Though the Republican Party is inevitably the main vehicle for centre-right politics in America, it is not a fixed entity. Its character at any one time will be sharply defined by its current leader, qualified to a greater or lesser extent by the character of a successful recent leader. That is probably a general truth about either party in a two-party system. Robin Harris recognized its importance when he gave his brilliant history of the United Kingdom’s Conservative Party the title of The Conservatives, referring less to its mass membership than to its leaders from Robert Peel to Margaret Thatcher. And once the conservative movement got up and running, the various strains on the right (libertarians, traditionalists, neoconservatives, nationalists, etc.) have tried to engage in constant dialogue with whoever happened to be president or party leader—more constant than the latter often wished.

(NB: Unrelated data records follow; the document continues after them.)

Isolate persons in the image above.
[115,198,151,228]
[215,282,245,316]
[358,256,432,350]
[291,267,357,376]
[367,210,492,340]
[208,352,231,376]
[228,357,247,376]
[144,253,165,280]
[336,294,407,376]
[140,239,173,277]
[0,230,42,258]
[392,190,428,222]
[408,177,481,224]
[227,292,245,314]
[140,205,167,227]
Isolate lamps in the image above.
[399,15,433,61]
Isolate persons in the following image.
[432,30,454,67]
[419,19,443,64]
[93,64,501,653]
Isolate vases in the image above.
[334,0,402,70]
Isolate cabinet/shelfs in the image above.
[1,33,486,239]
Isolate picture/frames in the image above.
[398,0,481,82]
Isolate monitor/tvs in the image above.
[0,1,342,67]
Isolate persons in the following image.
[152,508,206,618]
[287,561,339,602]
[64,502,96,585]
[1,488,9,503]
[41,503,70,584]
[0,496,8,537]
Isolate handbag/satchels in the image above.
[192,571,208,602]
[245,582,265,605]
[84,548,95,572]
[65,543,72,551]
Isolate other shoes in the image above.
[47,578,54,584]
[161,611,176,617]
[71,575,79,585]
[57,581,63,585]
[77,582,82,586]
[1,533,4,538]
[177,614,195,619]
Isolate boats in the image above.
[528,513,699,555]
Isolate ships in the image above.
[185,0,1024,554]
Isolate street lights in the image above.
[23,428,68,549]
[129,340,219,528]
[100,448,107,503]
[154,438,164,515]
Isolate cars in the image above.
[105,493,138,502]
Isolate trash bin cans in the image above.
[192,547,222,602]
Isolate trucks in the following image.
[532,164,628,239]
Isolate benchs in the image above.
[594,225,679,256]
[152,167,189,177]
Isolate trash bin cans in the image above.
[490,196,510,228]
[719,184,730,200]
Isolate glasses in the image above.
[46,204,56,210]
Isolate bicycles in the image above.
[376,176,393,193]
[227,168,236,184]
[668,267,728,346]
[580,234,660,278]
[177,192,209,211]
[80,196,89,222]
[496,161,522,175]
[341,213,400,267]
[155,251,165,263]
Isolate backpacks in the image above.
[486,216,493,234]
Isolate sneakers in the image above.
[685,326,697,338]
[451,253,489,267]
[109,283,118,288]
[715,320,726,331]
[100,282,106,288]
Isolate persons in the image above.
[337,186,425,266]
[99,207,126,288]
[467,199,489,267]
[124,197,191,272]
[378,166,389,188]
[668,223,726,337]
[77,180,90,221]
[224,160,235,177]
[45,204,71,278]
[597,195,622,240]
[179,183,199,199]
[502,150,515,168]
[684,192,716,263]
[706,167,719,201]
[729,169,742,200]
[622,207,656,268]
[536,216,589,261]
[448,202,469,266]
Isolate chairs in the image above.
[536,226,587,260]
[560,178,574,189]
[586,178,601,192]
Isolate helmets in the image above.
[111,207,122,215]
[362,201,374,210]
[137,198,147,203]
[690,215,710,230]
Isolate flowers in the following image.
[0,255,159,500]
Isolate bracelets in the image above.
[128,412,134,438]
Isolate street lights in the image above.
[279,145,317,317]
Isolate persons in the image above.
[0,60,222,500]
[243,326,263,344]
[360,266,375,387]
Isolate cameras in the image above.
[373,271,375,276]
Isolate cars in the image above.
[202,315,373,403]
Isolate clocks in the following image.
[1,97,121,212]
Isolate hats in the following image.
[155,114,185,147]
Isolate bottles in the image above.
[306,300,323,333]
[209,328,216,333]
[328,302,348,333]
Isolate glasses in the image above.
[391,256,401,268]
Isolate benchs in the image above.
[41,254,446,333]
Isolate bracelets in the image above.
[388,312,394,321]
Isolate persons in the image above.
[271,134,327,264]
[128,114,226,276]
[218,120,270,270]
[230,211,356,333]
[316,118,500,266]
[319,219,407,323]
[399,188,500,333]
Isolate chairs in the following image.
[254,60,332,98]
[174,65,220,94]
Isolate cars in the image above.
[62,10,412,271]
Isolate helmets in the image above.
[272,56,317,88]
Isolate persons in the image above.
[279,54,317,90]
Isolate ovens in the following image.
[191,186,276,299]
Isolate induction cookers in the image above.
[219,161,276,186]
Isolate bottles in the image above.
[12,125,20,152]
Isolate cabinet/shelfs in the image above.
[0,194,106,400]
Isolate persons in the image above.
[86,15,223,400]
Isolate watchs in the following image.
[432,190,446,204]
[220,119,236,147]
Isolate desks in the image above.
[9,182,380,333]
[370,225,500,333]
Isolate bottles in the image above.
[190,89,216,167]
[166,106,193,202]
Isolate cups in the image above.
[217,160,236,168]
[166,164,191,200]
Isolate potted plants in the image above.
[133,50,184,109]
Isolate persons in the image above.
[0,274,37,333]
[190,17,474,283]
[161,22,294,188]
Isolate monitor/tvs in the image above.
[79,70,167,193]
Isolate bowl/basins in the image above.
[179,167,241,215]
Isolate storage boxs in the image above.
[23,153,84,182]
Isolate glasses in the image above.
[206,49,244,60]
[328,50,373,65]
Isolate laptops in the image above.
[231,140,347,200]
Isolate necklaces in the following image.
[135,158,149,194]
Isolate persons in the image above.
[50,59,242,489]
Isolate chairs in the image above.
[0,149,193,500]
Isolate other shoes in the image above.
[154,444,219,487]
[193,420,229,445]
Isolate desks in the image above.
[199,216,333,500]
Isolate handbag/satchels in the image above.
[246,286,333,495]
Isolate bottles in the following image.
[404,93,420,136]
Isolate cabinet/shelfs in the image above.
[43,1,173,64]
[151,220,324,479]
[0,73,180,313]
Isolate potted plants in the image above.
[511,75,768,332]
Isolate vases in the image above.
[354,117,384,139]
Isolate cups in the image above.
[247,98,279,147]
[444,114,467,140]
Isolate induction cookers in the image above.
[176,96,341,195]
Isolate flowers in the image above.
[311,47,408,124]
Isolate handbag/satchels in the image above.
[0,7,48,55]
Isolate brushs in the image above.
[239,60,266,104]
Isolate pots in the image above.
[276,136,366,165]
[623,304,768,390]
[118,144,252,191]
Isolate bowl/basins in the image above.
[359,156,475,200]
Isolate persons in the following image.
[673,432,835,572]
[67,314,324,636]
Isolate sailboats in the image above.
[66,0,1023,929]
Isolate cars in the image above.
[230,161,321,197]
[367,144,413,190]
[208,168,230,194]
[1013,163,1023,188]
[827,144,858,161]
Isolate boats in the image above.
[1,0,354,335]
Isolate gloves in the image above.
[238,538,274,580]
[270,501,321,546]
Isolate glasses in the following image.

That dialogue never included Dwight Eisenhower—a conservative by temperament whose cold, skilful, non-ideological management of the rising American empire in good times initially appalled Buckley because it appeased the Soviet Union, especially over Hungary in 1956, and prudently accommodated modest advances for domestic liberalism. But James Burnham persuaded Buckley, and through him the conservative movement, to adopt a strategy of generally supporting the most rightward viable candidate in the Republican field. With that, the interests and destiny of movement conservatives became intertwined with those of corporate America, regional and national elites, the US military, conservative Christian and Jewish denominations, and all the other established economic and cultural interests assembled on the right side of American politics.

Omitting those who failed to win elections or to make much impact when they did, I would nominate Nixon, Reagan, Newt Gingrich, and Trump as leaders who significantly shaped the GOP for good or ill, the two Bushes as leaders who led it down dead ends, and Pat Buchanan as a brilliant, wayward outsider who (almost as significantly) failed to lead it in other directions. Continetti is excellent in charting the ways in which all these leaders wooed, won, bedazzled, pleased, and betrayed conservatives over the years. It is the real—or a better—story of his book.

* * *

Stan Evans quipped that he had never really liked Nixon until Watergate, and as president Nixon had certainly given conservatives reasons to be disappointed: his quiet extension of affirmative action, his rapprochement with the Soviet Union, his opening to China, his betrayal of Taiwan, and (Evans notwithstanding) Watergate itself, which gravely weakened the right until Jimmy Carter rescued it by his milquetoast incompetence. As Continetti rightly argues, however, Nixon’s reputation has still not caught up with his achievements, even or especially among conservatives. He contrived a responsible American exit from Vietnam on the basis of continuing US military aid to Saigon (which the Democratic Congress gutted in 1975, dooming America’s ally). He began the long defection of blue-collar workers to the GOP (until lately the unnoticed counterpart to the left’s authoritarian long march through the institutions). His opening to China divided the two communist superpowers, laying one foundation for the West’s victory in the Cold War.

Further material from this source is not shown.